__How to complete this task__
In every entry below, replace "Drive" with "Road" and reproduce the entry text with no other changes. Leave the pictures out.

__The data__
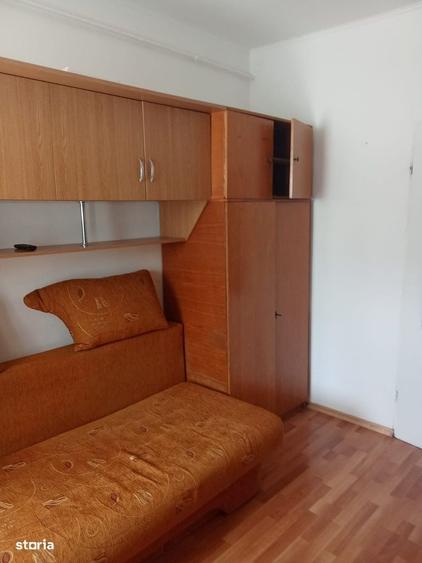Apartament în Central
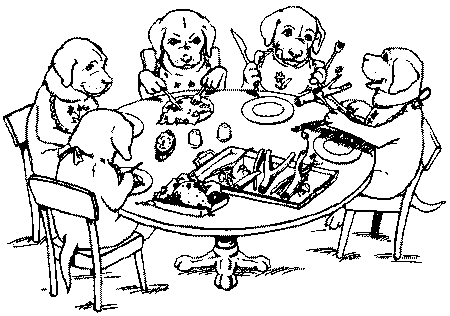 Салют, Варварята! i_013.png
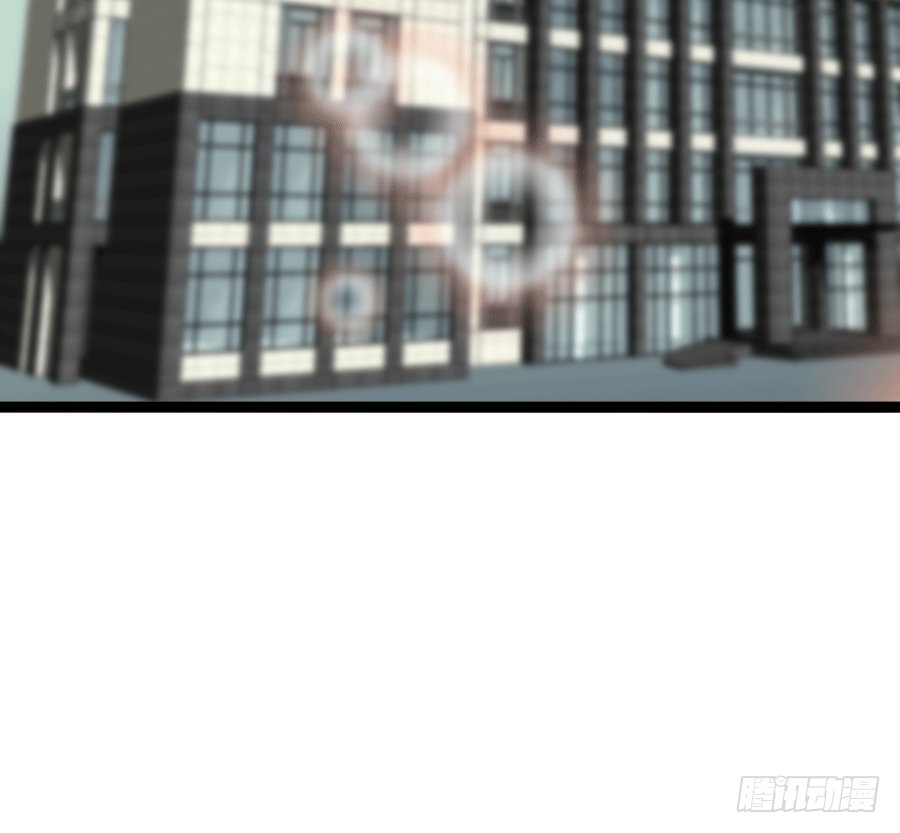 二重身？（2）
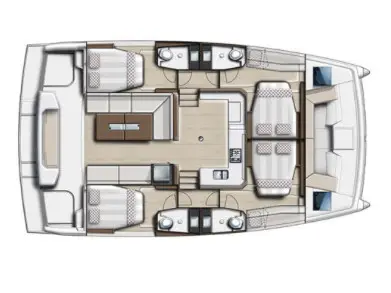 Jojo, Plan image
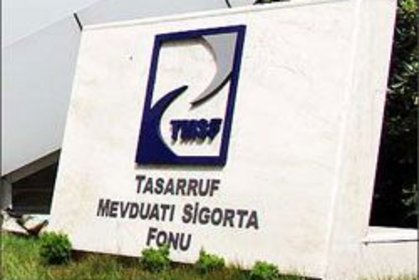 TMSF, Nergis Tekstil'i satışa çıkardı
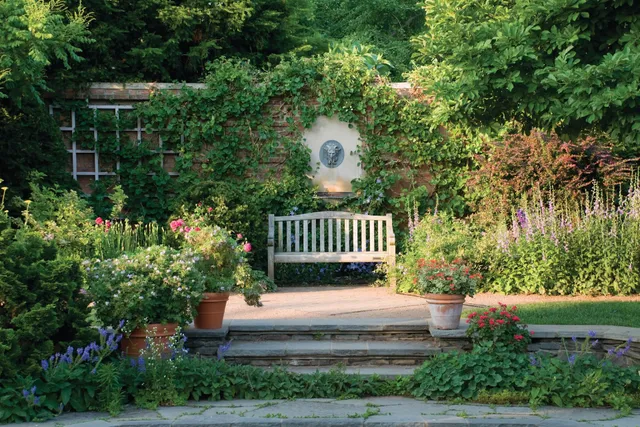 ShackletonThomas - Charles Shackleton Furniture & Miranda Thomas Pottery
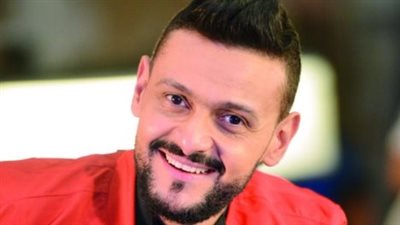 رامز جلال يستعد لإطلاق فيلمه الجديد 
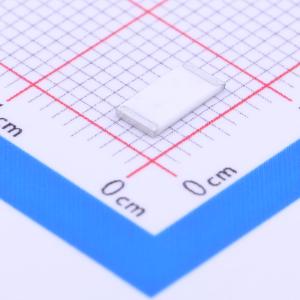 25121WF0000T4E商品缩略图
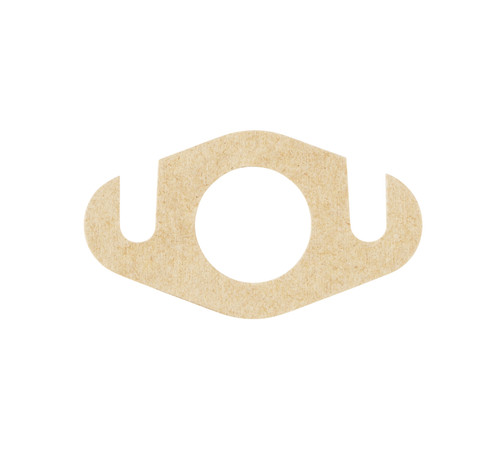 Pump Gasket, Pack of 6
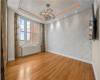 105 Oceana Drive, Brooklyn, New York 1125, 3 Bedrooms Bedrooms, ,2 BathroomsBathrooms,Residential,For Sale,Oceana,492675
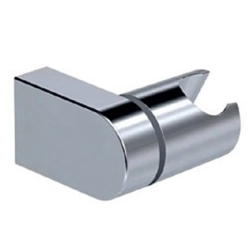 Držák sprchy Shower holder-02 CHROME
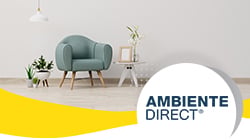 AmbienteDirect_teaser_cs_overview_w250h140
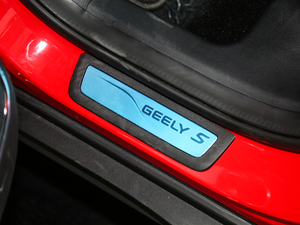 2019\ӿ 260T DCT Battle V g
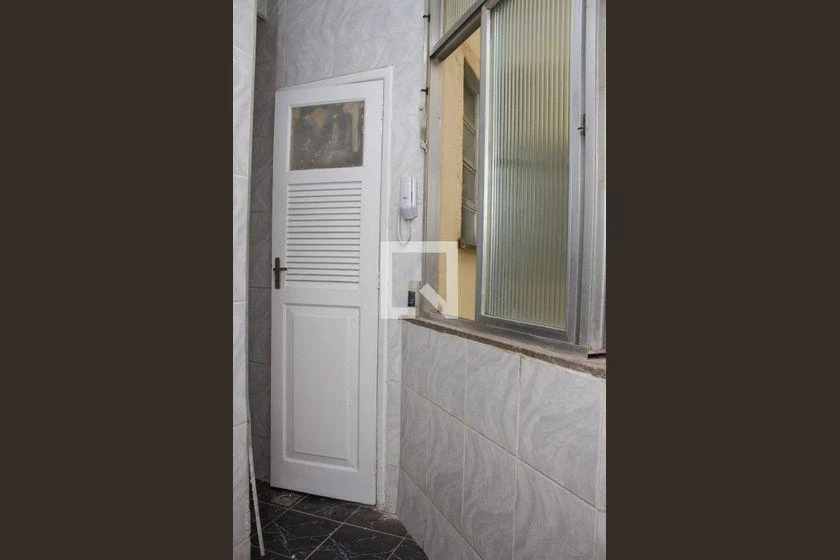 2-bedroom, 79 m² apartment in Rio de Janeiro — photo 32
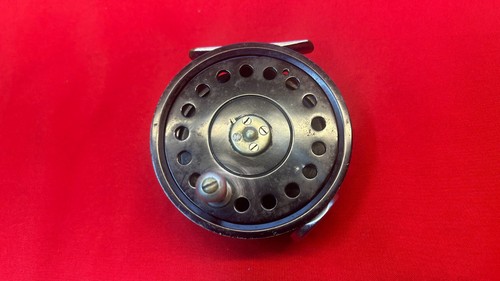 Vintage millward flycraft - millward,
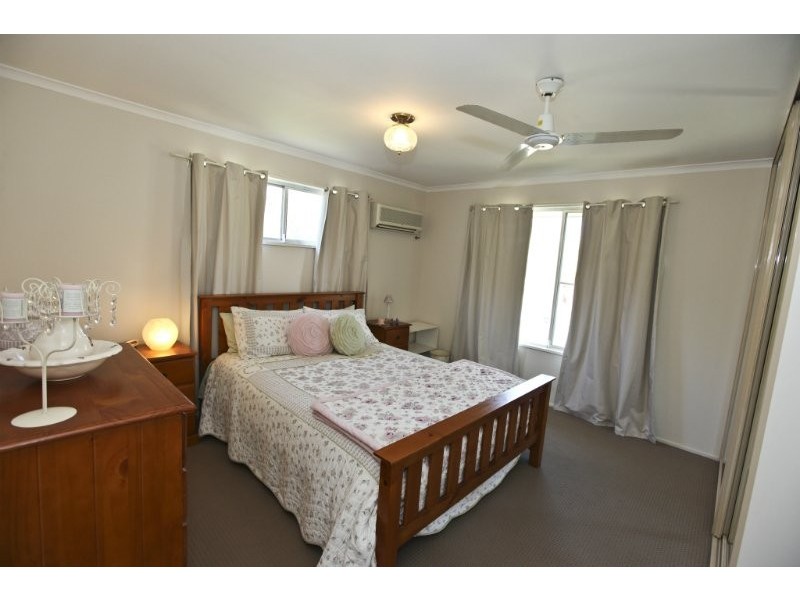 2 Waterson Drive, Sun Valley QLD 4680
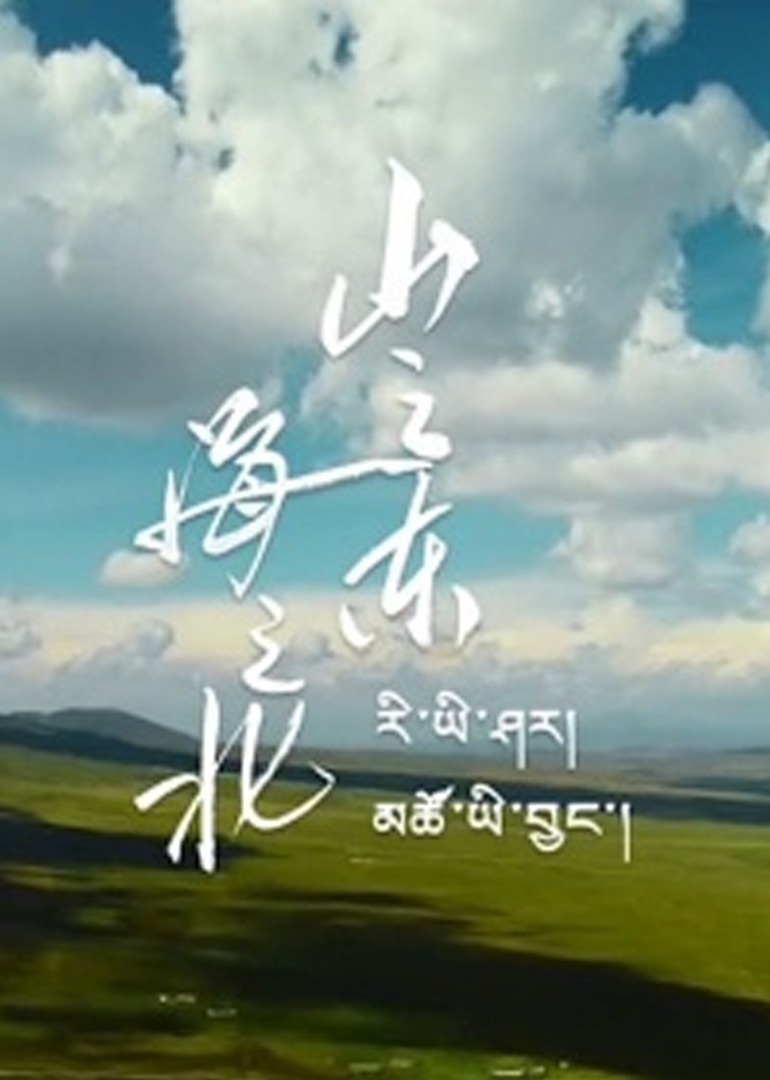 欧美一区二区三区精品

__Answer section__
Apartament în Central
 Салют, Варварята! i_013.png
 二重身？（2）
 Jojo, Plan image
 TMSF, Nergis Tekstil'i satışa çıkardı
 ShackletonThomas - Charles Shackleton Furniture & Miranda Thomas Pottery
 رامز جلال يستعد لإطلاق فيلمه الجديد 
 25121WF0000T4E商品缩略图
 Pump Gasket, Pack of 6
 105 Oceana Road, Brooklyn, New York 1125, 3 Bedrooms Bedrooms, ,2 BathroomsBathrooms,Residential,For Sale,Oceana,492675
 Držák sprchy Shower holder-02 CHROME
 AmbienteDirect_teaser_cs_overview_w250h140
 2019\ӿ 260T DCT Battle V g
 2-bedroom, 79 m² apartment in Rio de Janeiro — photo 32
 Vintage millward flycraft - millward,
 2 Waterson Road, Sun Valley QLD 4680
 欧美一区二区三区精品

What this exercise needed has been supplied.